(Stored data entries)
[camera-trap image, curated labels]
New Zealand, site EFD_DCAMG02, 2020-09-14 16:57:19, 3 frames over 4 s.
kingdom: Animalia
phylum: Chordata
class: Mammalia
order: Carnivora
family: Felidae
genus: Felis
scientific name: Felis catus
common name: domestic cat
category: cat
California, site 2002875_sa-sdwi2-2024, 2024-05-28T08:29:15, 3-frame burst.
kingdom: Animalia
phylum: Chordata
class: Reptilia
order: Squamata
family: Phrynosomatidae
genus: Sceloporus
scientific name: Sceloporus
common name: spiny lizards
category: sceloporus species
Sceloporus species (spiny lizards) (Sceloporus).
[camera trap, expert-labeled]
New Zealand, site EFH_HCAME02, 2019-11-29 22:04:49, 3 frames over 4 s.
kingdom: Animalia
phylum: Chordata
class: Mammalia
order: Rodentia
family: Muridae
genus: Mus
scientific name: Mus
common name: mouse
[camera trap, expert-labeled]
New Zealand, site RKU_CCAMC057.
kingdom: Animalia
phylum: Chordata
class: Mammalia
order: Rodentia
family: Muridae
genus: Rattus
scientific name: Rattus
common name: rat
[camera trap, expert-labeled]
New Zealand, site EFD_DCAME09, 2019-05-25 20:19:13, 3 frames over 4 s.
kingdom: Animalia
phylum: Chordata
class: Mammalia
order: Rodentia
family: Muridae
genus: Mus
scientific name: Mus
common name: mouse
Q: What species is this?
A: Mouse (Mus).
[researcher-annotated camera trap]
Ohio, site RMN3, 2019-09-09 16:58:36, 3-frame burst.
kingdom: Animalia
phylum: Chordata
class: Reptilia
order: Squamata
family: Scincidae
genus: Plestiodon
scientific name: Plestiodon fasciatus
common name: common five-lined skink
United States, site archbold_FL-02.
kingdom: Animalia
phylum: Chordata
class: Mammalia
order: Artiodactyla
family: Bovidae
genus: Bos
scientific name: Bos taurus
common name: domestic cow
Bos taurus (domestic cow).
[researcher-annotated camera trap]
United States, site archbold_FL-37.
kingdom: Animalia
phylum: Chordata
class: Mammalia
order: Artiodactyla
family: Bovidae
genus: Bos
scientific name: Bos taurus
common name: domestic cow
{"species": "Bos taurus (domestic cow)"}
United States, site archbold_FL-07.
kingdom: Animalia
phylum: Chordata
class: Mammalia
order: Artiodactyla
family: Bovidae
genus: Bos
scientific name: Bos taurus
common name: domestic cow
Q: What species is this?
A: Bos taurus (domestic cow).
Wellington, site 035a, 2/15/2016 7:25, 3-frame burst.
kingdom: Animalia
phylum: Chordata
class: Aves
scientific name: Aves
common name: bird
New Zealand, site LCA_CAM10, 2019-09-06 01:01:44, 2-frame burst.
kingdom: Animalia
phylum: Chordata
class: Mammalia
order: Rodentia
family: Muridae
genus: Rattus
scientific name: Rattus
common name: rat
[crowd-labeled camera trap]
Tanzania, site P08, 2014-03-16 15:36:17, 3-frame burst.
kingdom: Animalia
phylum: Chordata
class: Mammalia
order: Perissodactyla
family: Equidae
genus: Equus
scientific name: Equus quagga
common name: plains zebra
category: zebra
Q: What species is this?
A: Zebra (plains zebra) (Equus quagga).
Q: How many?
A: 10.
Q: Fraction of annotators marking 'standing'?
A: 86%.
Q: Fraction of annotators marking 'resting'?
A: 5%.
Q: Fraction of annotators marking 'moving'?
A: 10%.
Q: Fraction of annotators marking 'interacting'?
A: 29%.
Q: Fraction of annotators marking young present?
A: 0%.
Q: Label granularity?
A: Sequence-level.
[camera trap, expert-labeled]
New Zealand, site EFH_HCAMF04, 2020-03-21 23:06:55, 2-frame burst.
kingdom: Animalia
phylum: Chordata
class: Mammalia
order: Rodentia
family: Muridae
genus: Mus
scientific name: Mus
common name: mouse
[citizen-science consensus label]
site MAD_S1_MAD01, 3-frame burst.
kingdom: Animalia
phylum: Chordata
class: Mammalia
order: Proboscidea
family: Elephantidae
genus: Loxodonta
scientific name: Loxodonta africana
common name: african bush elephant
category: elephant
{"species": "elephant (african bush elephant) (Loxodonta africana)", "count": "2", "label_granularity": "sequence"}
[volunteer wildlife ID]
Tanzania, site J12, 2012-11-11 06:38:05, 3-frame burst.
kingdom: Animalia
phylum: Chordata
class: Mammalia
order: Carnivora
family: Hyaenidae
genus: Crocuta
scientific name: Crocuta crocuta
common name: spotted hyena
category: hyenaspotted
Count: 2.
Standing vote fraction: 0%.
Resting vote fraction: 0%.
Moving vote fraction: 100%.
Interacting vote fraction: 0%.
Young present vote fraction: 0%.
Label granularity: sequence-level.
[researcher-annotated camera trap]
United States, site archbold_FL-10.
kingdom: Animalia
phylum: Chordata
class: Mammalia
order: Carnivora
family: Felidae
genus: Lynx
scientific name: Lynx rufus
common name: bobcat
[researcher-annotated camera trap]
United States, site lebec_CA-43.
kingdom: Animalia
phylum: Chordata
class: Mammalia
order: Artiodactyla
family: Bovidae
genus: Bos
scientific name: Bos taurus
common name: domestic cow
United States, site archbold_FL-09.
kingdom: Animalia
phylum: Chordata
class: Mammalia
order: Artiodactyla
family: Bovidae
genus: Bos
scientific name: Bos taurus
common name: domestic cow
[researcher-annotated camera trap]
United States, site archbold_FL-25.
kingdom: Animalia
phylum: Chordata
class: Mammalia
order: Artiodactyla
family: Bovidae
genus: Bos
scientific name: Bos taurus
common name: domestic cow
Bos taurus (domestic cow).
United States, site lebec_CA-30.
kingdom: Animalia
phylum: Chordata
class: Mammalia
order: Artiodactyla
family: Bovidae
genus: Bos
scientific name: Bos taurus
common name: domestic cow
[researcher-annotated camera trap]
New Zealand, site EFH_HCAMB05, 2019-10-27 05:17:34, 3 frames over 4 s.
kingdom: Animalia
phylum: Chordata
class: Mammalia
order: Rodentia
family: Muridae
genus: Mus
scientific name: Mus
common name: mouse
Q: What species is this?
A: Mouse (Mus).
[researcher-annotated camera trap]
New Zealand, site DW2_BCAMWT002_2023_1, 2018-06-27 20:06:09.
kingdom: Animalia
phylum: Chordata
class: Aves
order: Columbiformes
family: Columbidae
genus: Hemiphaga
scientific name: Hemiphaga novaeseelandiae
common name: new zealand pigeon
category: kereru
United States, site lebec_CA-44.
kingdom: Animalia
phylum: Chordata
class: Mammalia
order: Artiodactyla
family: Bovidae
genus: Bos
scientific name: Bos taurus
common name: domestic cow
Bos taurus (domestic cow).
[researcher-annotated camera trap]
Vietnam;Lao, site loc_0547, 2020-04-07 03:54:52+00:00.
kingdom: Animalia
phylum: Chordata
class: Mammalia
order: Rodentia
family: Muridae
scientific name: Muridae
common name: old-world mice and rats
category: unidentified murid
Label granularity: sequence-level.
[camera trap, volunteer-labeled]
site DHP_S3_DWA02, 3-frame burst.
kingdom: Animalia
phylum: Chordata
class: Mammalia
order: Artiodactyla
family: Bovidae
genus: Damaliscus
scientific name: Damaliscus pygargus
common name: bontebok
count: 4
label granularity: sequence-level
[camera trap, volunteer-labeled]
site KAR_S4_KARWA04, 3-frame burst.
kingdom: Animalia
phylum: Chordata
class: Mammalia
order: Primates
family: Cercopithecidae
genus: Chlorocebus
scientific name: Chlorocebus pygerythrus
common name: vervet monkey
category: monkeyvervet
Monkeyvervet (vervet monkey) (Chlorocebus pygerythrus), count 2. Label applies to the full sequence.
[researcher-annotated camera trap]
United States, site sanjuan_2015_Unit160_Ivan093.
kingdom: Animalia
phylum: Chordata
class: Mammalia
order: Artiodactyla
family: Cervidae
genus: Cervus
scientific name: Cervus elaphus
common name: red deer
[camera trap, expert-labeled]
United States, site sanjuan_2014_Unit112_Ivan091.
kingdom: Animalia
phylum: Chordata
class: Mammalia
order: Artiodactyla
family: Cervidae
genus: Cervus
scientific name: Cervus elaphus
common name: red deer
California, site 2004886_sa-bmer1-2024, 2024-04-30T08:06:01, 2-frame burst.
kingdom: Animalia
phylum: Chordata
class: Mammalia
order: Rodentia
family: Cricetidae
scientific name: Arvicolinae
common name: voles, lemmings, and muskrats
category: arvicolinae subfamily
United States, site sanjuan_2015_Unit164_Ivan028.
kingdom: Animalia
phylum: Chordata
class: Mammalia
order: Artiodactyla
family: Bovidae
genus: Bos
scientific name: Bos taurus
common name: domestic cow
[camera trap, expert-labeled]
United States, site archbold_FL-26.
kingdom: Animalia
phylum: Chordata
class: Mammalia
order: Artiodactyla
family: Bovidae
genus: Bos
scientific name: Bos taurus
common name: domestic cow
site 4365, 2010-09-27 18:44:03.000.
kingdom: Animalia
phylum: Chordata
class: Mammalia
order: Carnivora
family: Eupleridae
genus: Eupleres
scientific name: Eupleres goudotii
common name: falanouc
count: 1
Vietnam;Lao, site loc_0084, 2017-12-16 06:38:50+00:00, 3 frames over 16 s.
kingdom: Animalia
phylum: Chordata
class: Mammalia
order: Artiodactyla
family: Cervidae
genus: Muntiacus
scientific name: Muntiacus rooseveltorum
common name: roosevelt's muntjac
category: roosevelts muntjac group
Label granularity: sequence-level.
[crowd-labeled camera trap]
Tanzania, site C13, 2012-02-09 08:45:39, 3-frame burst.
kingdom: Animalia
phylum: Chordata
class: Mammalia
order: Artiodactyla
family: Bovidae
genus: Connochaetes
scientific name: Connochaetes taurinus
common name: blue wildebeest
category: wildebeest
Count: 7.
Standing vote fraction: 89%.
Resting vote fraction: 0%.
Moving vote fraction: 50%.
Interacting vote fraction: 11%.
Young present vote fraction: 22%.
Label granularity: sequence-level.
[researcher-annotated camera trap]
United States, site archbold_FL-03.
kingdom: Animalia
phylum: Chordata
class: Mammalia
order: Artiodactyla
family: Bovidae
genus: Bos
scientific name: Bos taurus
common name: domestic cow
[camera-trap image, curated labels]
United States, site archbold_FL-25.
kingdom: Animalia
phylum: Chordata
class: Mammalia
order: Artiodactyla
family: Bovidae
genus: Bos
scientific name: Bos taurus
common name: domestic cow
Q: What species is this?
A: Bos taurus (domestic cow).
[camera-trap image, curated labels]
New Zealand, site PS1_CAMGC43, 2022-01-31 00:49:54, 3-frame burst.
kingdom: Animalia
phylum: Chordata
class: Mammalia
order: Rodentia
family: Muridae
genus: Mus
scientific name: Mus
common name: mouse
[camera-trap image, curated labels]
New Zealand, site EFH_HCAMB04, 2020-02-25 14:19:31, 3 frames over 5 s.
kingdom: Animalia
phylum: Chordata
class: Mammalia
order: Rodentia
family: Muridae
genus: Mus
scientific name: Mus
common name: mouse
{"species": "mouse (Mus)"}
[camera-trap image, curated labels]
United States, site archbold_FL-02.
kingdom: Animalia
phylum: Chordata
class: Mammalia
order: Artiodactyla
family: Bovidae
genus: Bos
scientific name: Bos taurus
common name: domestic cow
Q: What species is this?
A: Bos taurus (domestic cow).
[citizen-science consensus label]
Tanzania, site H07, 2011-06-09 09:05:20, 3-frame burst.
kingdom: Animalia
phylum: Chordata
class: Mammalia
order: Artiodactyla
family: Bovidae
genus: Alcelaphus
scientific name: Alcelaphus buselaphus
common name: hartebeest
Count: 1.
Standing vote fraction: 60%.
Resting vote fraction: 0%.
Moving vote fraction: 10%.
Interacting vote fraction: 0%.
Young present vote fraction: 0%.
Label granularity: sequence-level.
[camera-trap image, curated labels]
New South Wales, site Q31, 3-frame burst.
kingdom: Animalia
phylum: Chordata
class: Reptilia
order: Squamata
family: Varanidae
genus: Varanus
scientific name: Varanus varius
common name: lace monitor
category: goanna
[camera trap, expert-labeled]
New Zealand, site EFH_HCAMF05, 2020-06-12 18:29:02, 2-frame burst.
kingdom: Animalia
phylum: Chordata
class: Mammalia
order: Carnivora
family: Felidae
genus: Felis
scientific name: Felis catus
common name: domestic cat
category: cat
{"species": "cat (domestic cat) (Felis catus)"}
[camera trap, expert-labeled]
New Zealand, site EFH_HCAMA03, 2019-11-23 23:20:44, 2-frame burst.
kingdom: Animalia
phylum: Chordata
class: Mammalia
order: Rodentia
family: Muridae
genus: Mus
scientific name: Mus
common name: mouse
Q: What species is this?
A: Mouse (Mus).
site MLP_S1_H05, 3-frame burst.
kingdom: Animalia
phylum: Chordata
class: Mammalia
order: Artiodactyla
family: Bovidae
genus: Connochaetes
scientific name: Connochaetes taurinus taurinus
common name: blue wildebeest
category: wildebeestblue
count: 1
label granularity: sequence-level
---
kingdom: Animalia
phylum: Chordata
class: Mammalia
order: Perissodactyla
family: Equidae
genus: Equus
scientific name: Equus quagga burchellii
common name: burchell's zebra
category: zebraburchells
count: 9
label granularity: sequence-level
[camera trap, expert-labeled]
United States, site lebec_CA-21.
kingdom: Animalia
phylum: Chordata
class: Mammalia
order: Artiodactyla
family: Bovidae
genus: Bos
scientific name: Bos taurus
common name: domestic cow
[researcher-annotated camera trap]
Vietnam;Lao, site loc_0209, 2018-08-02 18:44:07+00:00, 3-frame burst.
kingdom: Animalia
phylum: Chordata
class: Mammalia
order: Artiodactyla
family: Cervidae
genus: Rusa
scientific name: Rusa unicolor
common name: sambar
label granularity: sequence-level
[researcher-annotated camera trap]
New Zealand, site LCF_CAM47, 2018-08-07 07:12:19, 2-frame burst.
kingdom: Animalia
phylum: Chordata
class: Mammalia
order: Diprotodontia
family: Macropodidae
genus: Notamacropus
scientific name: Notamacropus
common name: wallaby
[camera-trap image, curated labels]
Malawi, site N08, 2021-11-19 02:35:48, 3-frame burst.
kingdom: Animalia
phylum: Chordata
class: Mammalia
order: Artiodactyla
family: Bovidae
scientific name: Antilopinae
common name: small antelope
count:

#### [Problem]
The lines above that include "California" should each be listed.

#### [Response area]
California, site 2002875_sa-sdwi2-2024, 2024-05-28T08:29:15, 3-frame burst.
California, site 2004886_sa-bmer1-2024, 2024-04-30T08:06:01, 2-frame burst.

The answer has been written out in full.